Mr. HINSHAW. Mr. Beamer.

Mr. BEAMER. I was wondering, Mrs. Ward, are these people called civilian internees?

Mrs. WARD. No; civilian prisoners of war.

Mr. BEAMER. Will you distinguish those two categories for my benefit.

Mrs. WARD. Sir, I asked the Bureau of Yards and Docks where they got this distinction and they said from the Japanese. The State Department told me that they judged the men as the Japanese did, and the Japanese judged all of them on the islands of Cavite and the Philippines as civilian internees. They were civilian internees over there. They were not judged as prisoners of war there.

Mr. BEAMER. In other words, to be a prisoner of war, they had to be members of the military service?

Mrs. WARD. No. They were not members of the military.
Mr. BEAMER. No; I mean to be a prisoner of war.

Mrs. WARD. Military prisoner of war, but the Japanese judged these as civilian prisoners of war. As you know, many of these men were veterans of World War I that were captured and on Wake Island, as a matter of fact, they were giving the men military training at the time war broke out. Major Devereux had a trainee class which had started in September and he was training these civilians in gun positions and training them for military service, you might say, before war broke out.

Mr. BEAMER. I was interested because I noticed that in the last report of the War Claims Commission dated March 13, 1954, that a large number of claims have been disallowed; I think more than 11,000.

Mrs. WARD. Our people have never made any claims to the War Claims Commission at all because under Public Law 896, where we got these benefits, under the War Claims Act, it said that the Bureau of Employees' Compensation Commission would adjudicate our claims, so we have never received any benefits actually from the War Claims Commission itself.

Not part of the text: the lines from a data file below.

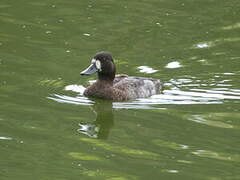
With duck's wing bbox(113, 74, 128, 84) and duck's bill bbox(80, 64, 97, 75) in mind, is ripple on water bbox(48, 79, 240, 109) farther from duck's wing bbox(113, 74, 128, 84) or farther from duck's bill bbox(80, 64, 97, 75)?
duck's wing bbox(113, 74, 128, 84)

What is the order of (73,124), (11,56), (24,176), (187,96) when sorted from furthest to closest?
(11,56) → (187,96) → (73,124) → (24,176)

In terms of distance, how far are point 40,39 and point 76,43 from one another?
755mm

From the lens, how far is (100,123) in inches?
529

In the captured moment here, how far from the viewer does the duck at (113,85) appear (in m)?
15.2

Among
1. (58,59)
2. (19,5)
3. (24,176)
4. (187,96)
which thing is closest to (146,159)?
(24,176)

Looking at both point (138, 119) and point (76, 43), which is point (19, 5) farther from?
point (138, 119)

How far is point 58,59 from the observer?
55.0ft

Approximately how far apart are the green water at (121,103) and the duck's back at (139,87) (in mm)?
175

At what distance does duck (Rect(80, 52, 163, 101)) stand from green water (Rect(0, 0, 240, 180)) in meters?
0.19

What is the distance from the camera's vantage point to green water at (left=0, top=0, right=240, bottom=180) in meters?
10.9

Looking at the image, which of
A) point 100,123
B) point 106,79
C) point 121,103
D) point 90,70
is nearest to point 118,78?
point 106,79

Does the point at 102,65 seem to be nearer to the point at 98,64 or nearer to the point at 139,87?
the point at 98,64

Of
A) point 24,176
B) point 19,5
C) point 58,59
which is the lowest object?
point 24,176

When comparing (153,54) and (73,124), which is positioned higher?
(153,54)
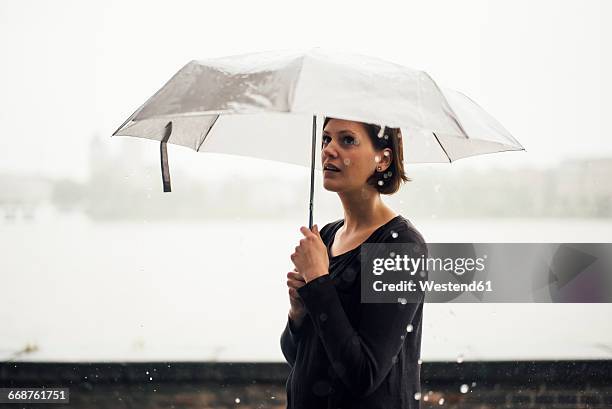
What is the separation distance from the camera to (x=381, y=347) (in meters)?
1.45

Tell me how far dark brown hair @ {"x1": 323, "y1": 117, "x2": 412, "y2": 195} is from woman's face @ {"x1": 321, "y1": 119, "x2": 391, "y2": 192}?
0.02 m

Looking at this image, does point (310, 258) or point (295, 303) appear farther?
point (295, 303)

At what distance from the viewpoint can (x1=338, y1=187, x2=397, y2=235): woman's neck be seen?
5.48 feet

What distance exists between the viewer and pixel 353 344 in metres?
1.43

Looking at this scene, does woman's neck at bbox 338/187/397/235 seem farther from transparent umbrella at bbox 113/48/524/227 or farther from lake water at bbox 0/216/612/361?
lake water at bbox 0/216/612/361

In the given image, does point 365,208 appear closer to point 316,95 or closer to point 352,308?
point 352,308

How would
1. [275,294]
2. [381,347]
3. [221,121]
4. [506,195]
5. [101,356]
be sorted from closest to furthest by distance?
[381,347] → [221,121] → [101,356] → [275,294] → [506,195]

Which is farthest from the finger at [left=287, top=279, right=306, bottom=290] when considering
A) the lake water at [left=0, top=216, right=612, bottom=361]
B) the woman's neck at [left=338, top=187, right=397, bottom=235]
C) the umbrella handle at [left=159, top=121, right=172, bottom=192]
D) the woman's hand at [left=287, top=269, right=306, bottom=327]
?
the lake water at [left=0, top=216, right=612, bottom=361]

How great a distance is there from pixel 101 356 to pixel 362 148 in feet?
8.80

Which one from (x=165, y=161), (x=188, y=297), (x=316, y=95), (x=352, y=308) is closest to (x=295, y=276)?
(x=352, y=308)

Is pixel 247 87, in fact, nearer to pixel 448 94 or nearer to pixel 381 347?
pixel 448 94

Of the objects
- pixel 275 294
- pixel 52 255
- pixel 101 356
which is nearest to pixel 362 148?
pixel 101 356

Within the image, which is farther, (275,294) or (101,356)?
(275,294)

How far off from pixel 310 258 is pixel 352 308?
15cm
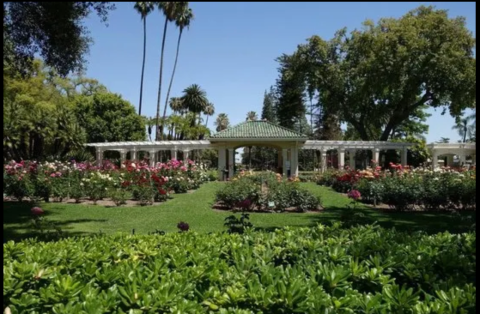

Mr. BEAMER. Perhaps the Bureau of Employees' Compensation? Mrs. WARD. Mr. McCauley, the Director, is here this morning and it is the United States Department of Labor, Bureau of Employees' Compensation.

Mr. BEAMER. Did the Bureau of Employees' Compensation make the claims in behalf of these civilian internees or the prisoners of war? Mr. HINSHAW. I think there is some confusion, Mr. Beamer, that I might straighten out. The civilan internees were taken in the Philippines and they were ordinary citizens-schoolteachers, businessmen, and that sort of thing.

Mr. BEAMER. And workmen.

Mr. HINSHAW. And workmen, yes.

Mr. SCHENCK. Who were not employees of the Government?

Mr. HINSHAW. Who were not employees of the Government, as were these employees on Wake, Guam, and Cavite. They were employees of the Navy Department, building fortifications, gun emplacements, and all that sort of thing. They were declared by the Japanese to be prisoners of war and not internees. Internees is an entirely different subject.